Gjøa left Gjoa Haven on August 13, 1905, and motored through the treacherous straits south of Victoria Island, and from there west into the Beaufort Sea. By October Gjøa was again iced-in, this time near Herschel Island in the Yukon. Amundsen left his men on board and spent much of the winter skiing 500 mi south to Eagle, Alaska to telegraph news of the expedition's success. He returned in March, but Gjøa remained icebound until July 11. Gjøa reached Nome in Alaska on August 31, 1906. She sailed on to San Francisco, California, where the expedition was met with a hero's welcome on October 19, the day after the city was ravaged by an earthquake

=== San Francisco ===
Rather than sail her round Cape Horn and back to Norway, the Norwegian American community in San Francisco prevailed on Amundsen to sell Gjøa to them.
---+---
▸ **WHAT YOU ARE ASKED TO DO**
Reproduce word for word everything in the passage on Gjøa's voyage from "Gjøa left Gjoa" down to "Gjøa to them.".

▸ **SOURCE DATA**
---+---
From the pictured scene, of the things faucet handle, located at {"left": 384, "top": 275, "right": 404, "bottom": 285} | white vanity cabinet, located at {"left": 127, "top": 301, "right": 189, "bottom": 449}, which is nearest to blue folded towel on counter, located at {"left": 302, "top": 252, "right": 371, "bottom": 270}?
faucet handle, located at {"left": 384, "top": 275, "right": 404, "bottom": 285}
---+---
▸ **WRITTEN REPLY**
Gjøa left Gjoa Haven on August 13, 1905, and motored through the treacherous straits south of Victoria Island, and from there west into the Beaufort Sea. By October Gjøa was again iced-in, this time near Herschel Island in the Yukon. Amundsen left his men on board and spent much of the winter skiing 500 mi south to Eagle, Alaska to telegraph news of the expedition's success. He returned in March, but Gjøa remained icebound until July 11. Gjøa reached Nome in Alaska on August 31, 1906. She sailed on to San Francisco, California, where the expedition was met with a hero's welcome on October 19, the day after the city was ravaged by an earthquake

=== San Francisco ===
Rather than sail her round Cape Horn and back to Norway, the Norwegian American community in San Francisco prevailed on Amundsen to sell Gjøa to them.